Lon Landau

Uit Wikipedia, de vrije encyclopedie
Lon Landau

Lon Landau (Antwerpen, 19 juni 1910 - Bergen-Belsen, na 15 april 1945) was een schilder, regisseur en ook de eerste erkende decorontwerper bij de Koninklijke Nederlandsche Schouwburg in Antwerpen. Hij overleed in het concentratiekamp Bergen-Belsen in 1945.

Lon Landau was de zoon van Wolff Landau en Amalie Springer (gestorven in augustus 1946).

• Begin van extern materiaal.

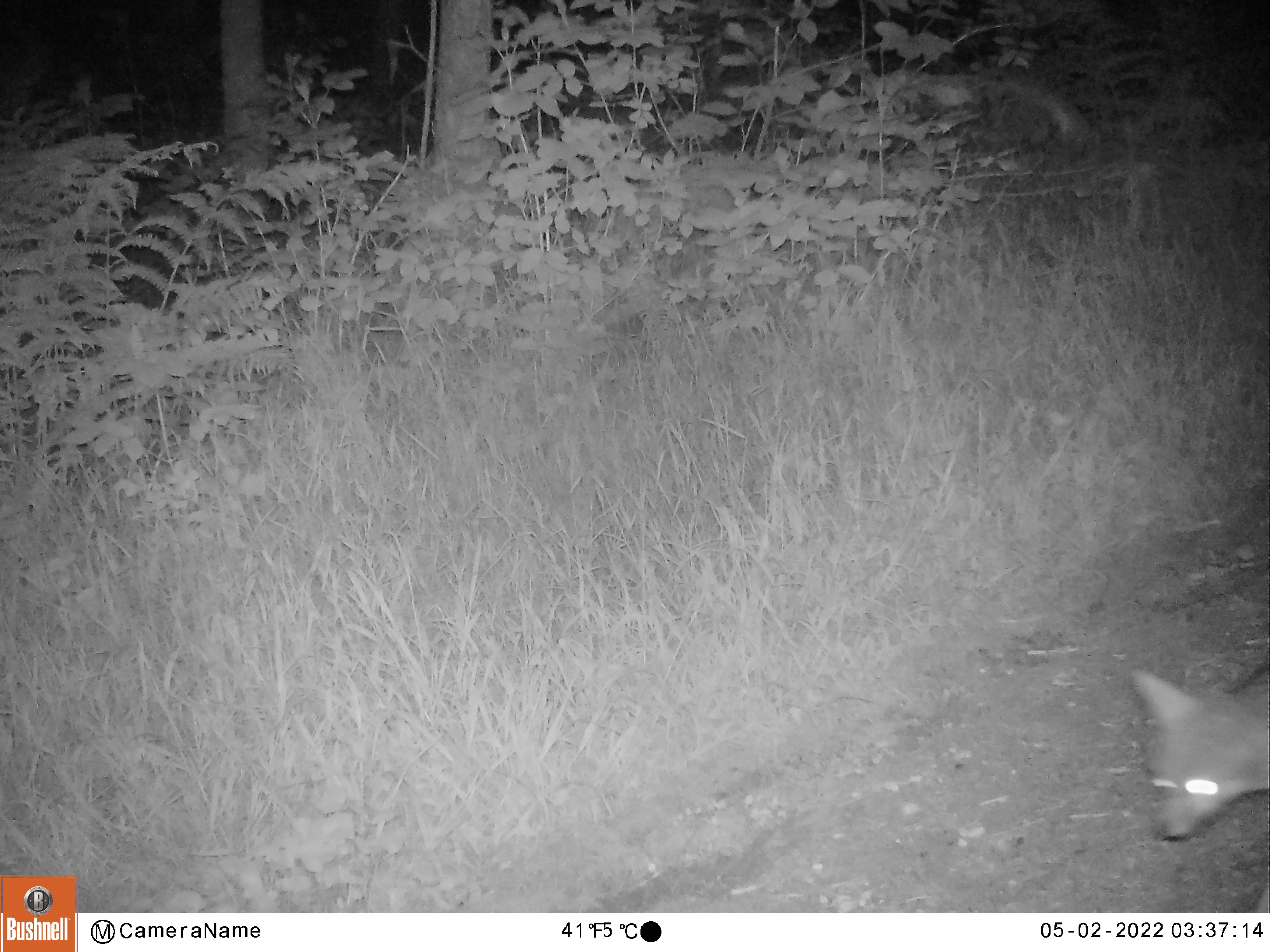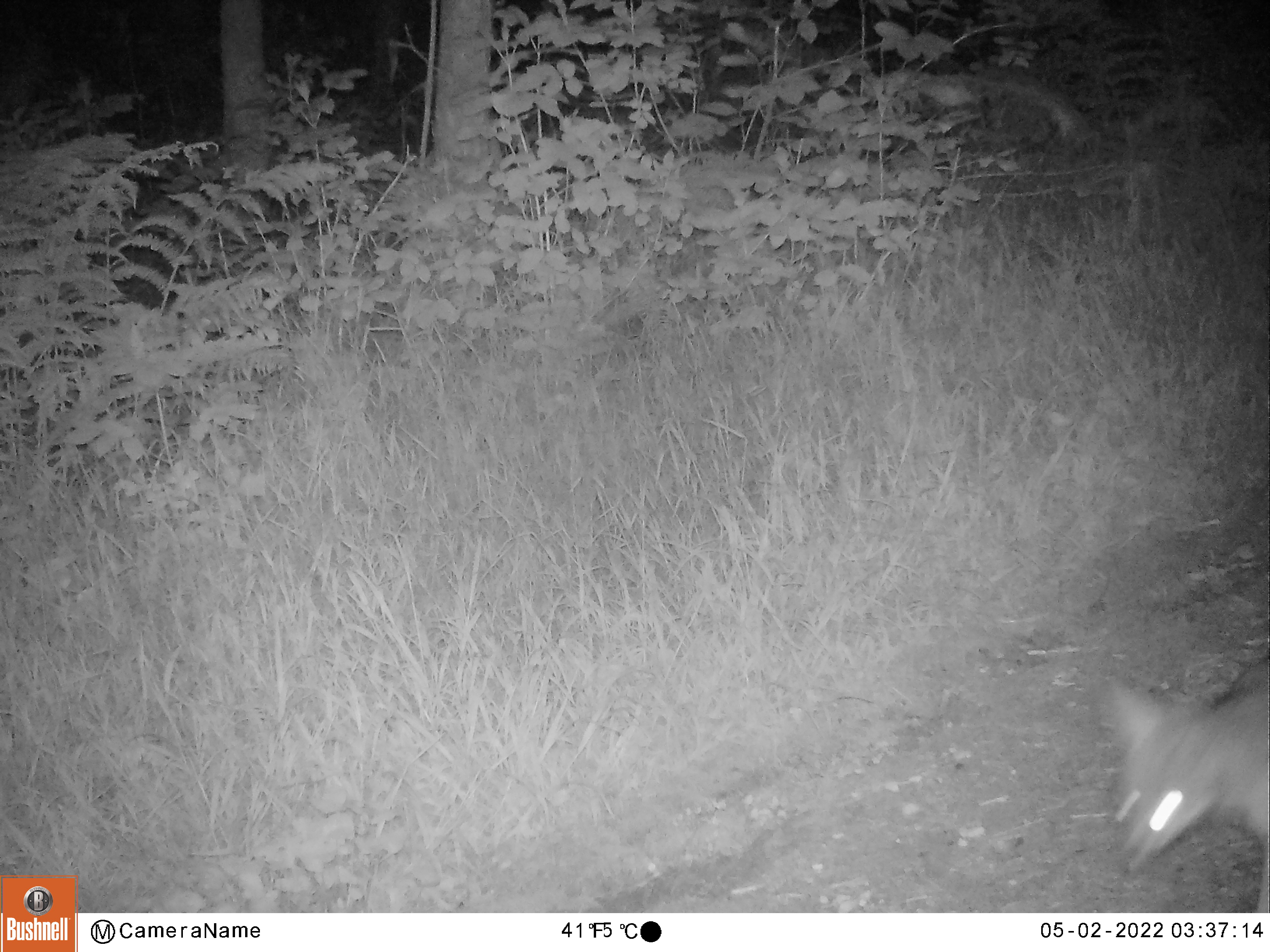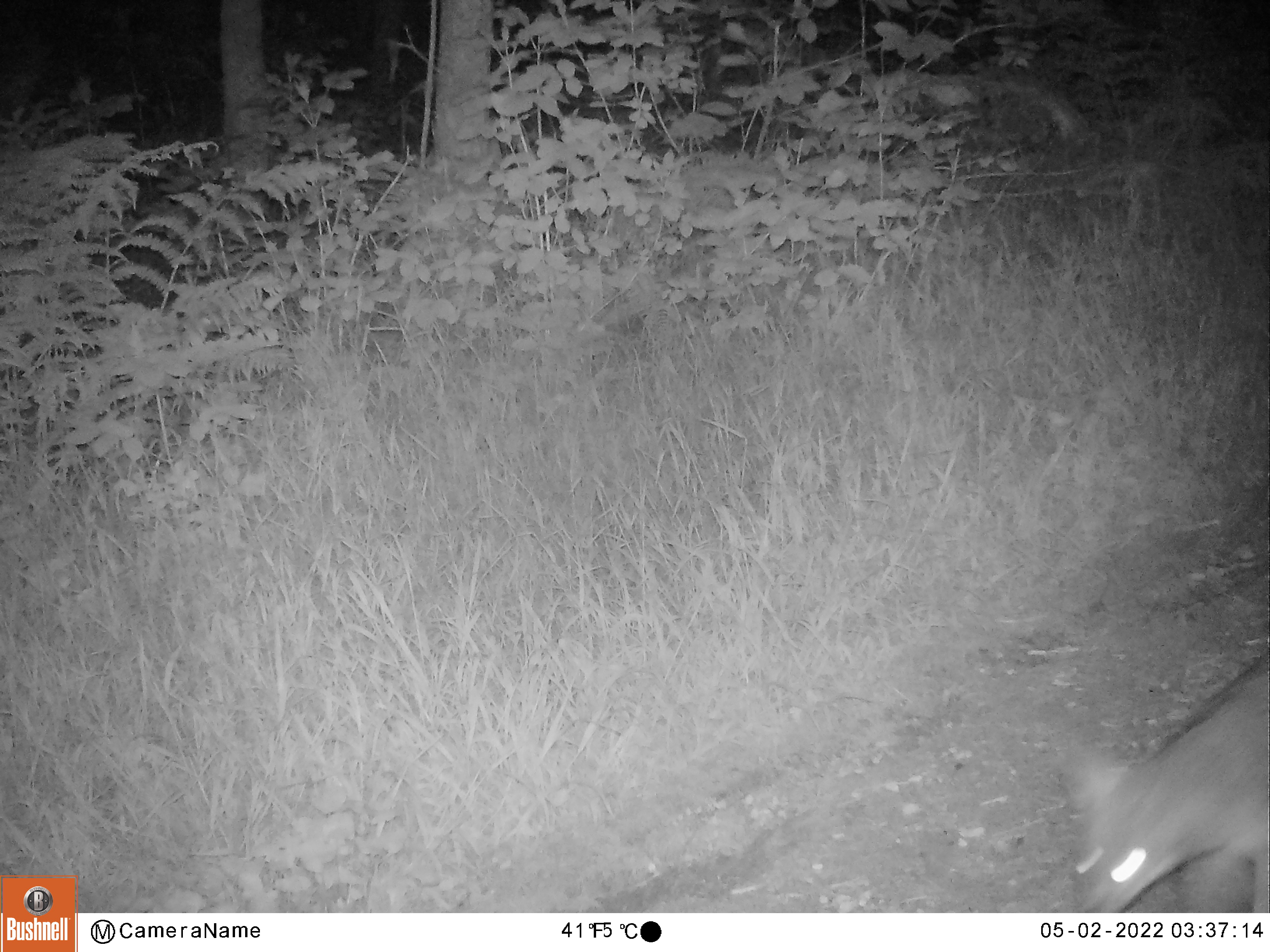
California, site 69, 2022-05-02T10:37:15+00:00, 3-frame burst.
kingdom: Animalia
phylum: Chordata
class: Mammalia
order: Carnivora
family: Canidae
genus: Urocyon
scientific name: Urocyon cinereoargenteus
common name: gray fox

Landau verkreeg op 26 november 1926 de Belgische nationaliteit. Hij deed zijn militaire dienst in 1936 als soldaat, IIe bataljon, 4e batterij, 2e artillerieregiment.

Avant-gardist en decorontwerper[bewerken | brontekst bewerken]

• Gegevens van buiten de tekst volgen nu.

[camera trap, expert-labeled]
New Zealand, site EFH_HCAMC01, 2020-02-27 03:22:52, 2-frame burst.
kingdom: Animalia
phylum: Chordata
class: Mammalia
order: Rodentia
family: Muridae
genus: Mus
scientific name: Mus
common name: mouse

Landau werkte onder meer samen met regisseur en speler bij het Brusselse Vlaamsche Volkstooneel Johan de Meester junior en met de componist van Joodse afkomst Daan Sternefeld, die in tegenstelling tot Landau tijdens de bezetting wel aan deportatie zal ontsnappen.[1] Landau gold als lievelingsleerling van (toneel)auteur Herman Teirlinck.[2]

Landau was in de jaren ’30 van de 20ste eeuw actief bij de avant-garde groep ‘111’. [3] Aan deze groep waren ook Jan Brouwers, Angèle Delen, Jet Naessens, Luc Philips, Martha de Wachter en Cara van Wersch verbonden. Groep ’111’ repeteerde op een zolderkamer boven een kolenhandelaar in een steegje aan de Kroonstraat in Borgerhout. De groep beoefende in die jaren met veel idealisme en weinig middelen het genre van het ’spreekkoor’. Deze spreekkoren gelden als een vroege vorm van ’multidisciplinair theater’.[4]

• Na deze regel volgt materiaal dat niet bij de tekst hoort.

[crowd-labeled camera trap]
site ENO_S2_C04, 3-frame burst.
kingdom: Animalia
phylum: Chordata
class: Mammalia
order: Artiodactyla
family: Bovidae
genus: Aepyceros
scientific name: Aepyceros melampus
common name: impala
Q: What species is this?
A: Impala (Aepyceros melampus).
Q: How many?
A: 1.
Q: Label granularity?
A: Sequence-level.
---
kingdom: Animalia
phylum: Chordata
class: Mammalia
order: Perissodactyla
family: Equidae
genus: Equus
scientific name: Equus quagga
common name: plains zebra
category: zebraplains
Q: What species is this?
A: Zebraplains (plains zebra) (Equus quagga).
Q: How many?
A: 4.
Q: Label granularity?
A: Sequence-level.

Landau verbleef een tijd in Palestina, maar keerde met malaria naar Europa terug. [5]

Landau, zelf ook een Jood, was betrokken bij de Belgische première op 8 januari 1938 van het toneelstuk De Zachte Keel, dat eerst in Duitsland in première was gegaan, maar dat na honderden voorstellingen op een wenk van hogerhand werd afgebroken vanwege de vroegere samenwerking van toneelauteur Felix Timmermans met de Jood Eduard Veterman, hoewel dit toen niet met zoveel woorden als oorzaak werd opgegeven.[6]

Hij verbleef van 1929 tot 1940 in Berchem, op de Lode Van Berckenlaan, 34.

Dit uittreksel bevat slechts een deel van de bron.